Binnur Ün Aksoy, yılbaşındaki 4 günlük kısıtlamanın asla tatil olarak görülmemesi gerektiğine dikkati çekerek, sitelerde, apartmanlarda bir ortaya gelinmemesi davetinde bulundu.
Mesken içinde kim yaşıyorsa yalnızca onların bir ortada olması gerektiğini söz eden Aksoy, “Misafirlik, toplantı yapılmasın. Yılbaşını herkes kendi ailesiyle hanesi içinde kutlasın. Halkımızdan bu yılbaşında sıhhat ismine özveriyle, sakince aileleriyle kalmalarını istiyoruz.” dedi.
“Eğlenceleri yaşayacağımız daha çok hoş günlerimiz olacak”

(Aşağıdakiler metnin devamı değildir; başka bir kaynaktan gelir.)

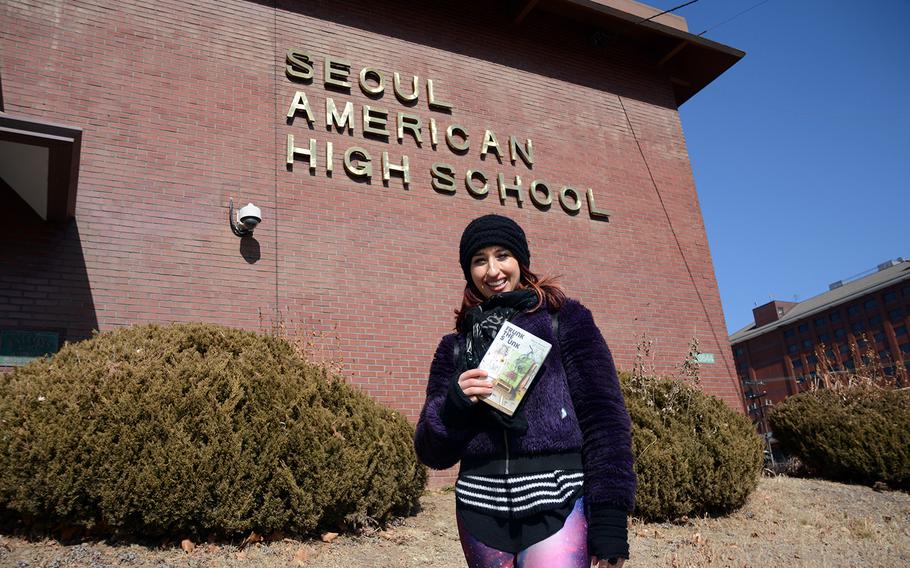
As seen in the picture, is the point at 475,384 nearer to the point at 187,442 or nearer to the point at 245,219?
the point at 187,442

Ordu Devlet Hastanesi Reanimasyon Ağır Bakım Ünitesi hemşiresi Nuray Bingöl (46), iki kızı ile boğaz ve sırt ağrısı yaşamaya başlamalarının akabinde yaptırdıkları testlerin müspet çıktığını söyledi.
Bingöl, 10 günlük izolasyon sürecini konutta geçirdiklerini, eşinin ise diğer bir yerde kaldığını belirterek, “İlk günler rahat geçti lakin sonrasında öksürük, eklem ve şiddetli baş ağrısı ile halsizlik yaşadım. Kızlarımdan birinin yüksek ateşiyle birkaç gün çaba ettik, oburunun şikayetleri de sırt ve boğaz ağrısı, tat ve koku kaybıyla devam etti.” diye konuştu.
Bingöl, salgınla bir arada iş yüklerinin 2-3 kat arttığını vurgulayarak, şöyle devam etti:
“Severek çalışıyoruz, insanlara yardım etmek, onları sıhhatine kavuşturmak bizim asıl hedefimiz. Bunu da işinizi sevmeden asla yapamazsınız. Bu şuurla bu misyonu yapıyoruz. Bilhassa şu devirde insanlarımızdan maske, hijyen, toplumsal araya uymalarını istiyoruz. Bunun dışında kendilerini ekstra kısıtlamalarını da istiyoruz. Bunun için devletin bir yaptırımını beklemesinler. Zorunlu gereksinimler dışında lütfen insanlarımız konutlarında kalsınlar. Bu hem bizim hem kendi sıhhatleri hem de aileleri, yakın etrafları için çok kıymetli.”
Ağır bakımdaki hastaların teneffüs ıstırabı başta olmak üzere önemli problemler yaşadıklarının altını çizen Bingöl, “Onlar bizden yardım bekliyorlar. Yardım edememenin acısını ayrıyeten yaşıyoruz. Elinizden bir şey gelmiyor. Biz kimseyi o formda görmek istemiyoruz. Lütfen beşerler da kendilerini kısıtlasınlar. Gezmeyi, misafirlikleri, cümbüşleri yaşayacağımız daha çok hoş günlerimiz olacak. Lütfen bunlar için biraz sabretsinler.” sözünü kullandı.
“Birkaç saatlik cümbüşün acısı çok önemli biçimde sorun olarak karşımıza çıkabilir”
Bingöl, yılbaşında uygulanacak kısıtlamalara herkesin uymasını, meskenlerde bir ortaya gelinmemesini isteyerek, “Birkaç saatlik cümbüşün acısı çok önemli biçimde sorun olarak karşımıza çıkabilir. Lütfen bunu yapmasınlar. İnsanların en keyifli olduğu yer ailesidir, konutudur. Herkes çekirdek ailesiyle yılbaşını geçirebilir diye düşünüyorum.” değerlendirmesinde bulundu.